This is the reference material for CCA 175 Spark and Hadoop Developer using Scala.
Agenda
- Introduction
- Curriculum
- Required Skills
- Setup Environment
- HDFS and YARN
- Data Sets
- Windows Environment (labs)
Introduction
- CCA Spark and Hadoop Developer is well recognized certification in the industry
- Conducted by Cloudera – a major Big Data vendor
- ITVersity played key role in at least 300 people getting certified
- Scenario based exam
- 8 to 12 questions
Curriculum
- Data Ingest
- Sqoop
- HDFS
- Flume
- Kafka
- Spark Streaming
- Transform, Stage and Store
- Loading Data from HDFS
- Write data back to HDFS
- File Formats
- Standard ETL
- Data Analysis
- Use Hive tables
- Fundamentals of Querying
- Analytical or Windowing Functions
- Configuration
Required Skills
- Use Sqoop to import/export data between HDFS and MySQL
- Programming using Scala or Python
- Develop Spark based applications using Scala or Python
- HDFS commands
- Spark SQL or Hive
- Flume
- Kafka
- Spark Streaming
Setup Environment – Options
- You need to have environment ready using one of the approach
- Setting up locally
- Setting up Cloudera Quickstart VM
- Use existing clusters
- Using https://labs.itversity.com
Setting up – Locally
- Setup Scala or Python
- Setup Hadoop
- Setup Spark
- Setup Sqoop and more
- Integrate them
- Not recommended and not supported
- It is tedious and time consuming
Setup Environment – Cloudera Quickstart VM
You can set up Cloudera Quickstart.
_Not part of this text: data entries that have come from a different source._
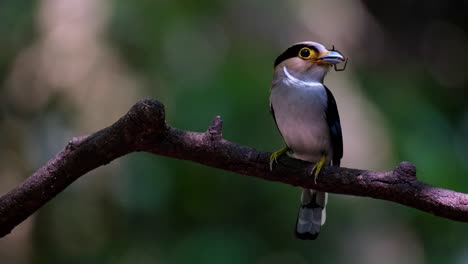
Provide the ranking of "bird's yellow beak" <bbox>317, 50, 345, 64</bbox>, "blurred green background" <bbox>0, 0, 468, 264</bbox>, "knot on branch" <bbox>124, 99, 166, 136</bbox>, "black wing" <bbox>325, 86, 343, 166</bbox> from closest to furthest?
"knot on branch" <bbox>124, 99, 166, 136</bbox> → "bird's yellow beak" <bbox>317, 50, 345, 64</bbox> → "black wing" <bbox>325, 86, 343, 166</bbox> → "blurred green background" <bbox>0, 0, 468, 264</bbox>

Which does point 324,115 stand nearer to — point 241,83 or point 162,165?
point 241,83

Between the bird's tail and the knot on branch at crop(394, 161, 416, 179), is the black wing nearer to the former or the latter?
the bird's tail

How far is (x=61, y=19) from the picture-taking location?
4.64 meters

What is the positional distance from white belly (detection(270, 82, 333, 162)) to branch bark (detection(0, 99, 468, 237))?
0.54 metres

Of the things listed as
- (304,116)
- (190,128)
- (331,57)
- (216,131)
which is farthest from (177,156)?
(190,128)

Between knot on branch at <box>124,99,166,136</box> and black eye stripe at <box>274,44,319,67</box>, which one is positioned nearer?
knot on branch at <box>124,99,166,136</box>

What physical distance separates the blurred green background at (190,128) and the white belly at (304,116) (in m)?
1.10

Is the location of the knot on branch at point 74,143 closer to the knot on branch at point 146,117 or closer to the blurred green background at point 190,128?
the knot on branch at point 146,117

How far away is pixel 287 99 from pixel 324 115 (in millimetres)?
171

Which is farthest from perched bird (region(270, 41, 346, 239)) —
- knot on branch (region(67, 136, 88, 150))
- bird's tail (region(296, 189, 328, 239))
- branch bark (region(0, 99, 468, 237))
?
knot on branch (region(67, 136, 88, 150))

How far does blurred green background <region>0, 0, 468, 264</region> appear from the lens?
454 cm

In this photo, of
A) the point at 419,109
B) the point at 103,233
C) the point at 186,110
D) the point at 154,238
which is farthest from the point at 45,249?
the point at 419,109

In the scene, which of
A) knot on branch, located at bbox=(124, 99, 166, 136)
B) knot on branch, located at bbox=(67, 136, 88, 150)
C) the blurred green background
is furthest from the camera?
the blurred green background

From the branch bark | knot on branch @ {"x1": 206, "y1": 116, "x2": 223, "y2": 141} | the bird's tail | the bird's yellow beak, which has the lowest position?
the bird's tail
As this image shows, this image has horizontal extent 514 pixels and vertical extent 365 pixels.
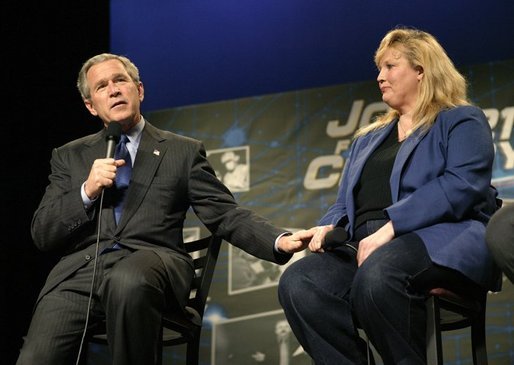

But it requires
- 16 GB laptop with i7 Quadcore
- Need to assign 8 GB to 10 GB RAM to the Cloudera Quickstart VM
- Require Virtual Box or VMWare or Docker to set up virtual machine
- Can be counter productive due to resource contention
- Setup Process
- Install Virtual Box or VMWare or Docker
- Download Cloudera Quickstart virtual machine image
- Open using Virtual Box and make sure to allocate 8 GB RAM and 4 cores
- Most of the stuff is available out of the box with Cloudera Quickstart VM
- MySQL database
- Sqoop
- Hive
- Spark and many others
Big Data Developer labs
- Here is the URL – https://labs.itversity.com
- Plans – 14.95$ for 31 days, 34.95$ for 93 days and 54.95$ for 185 days
- It comes with all the tools well integrated and can start with in 2 minutes
- Quick preview
Windows Environment (labs)
- Putty and Winscp (to copy the data)
- Cygwin
- Setup Cygwin
- Setup SSH
- Setup password less login
- Make sure chrome is installed
HDFS Preview
- Properties files
- /etc/hadoop/conf/core-site.xml
- /etc/hadoop/conf/hdfs-site.xml
- Important Properties
- fs.defaultFS
- dfs.blocksize
- dfs.replication
- HDFS commands
- Copying files
- From local file system (hadoop fs -copyFromLocal or -put)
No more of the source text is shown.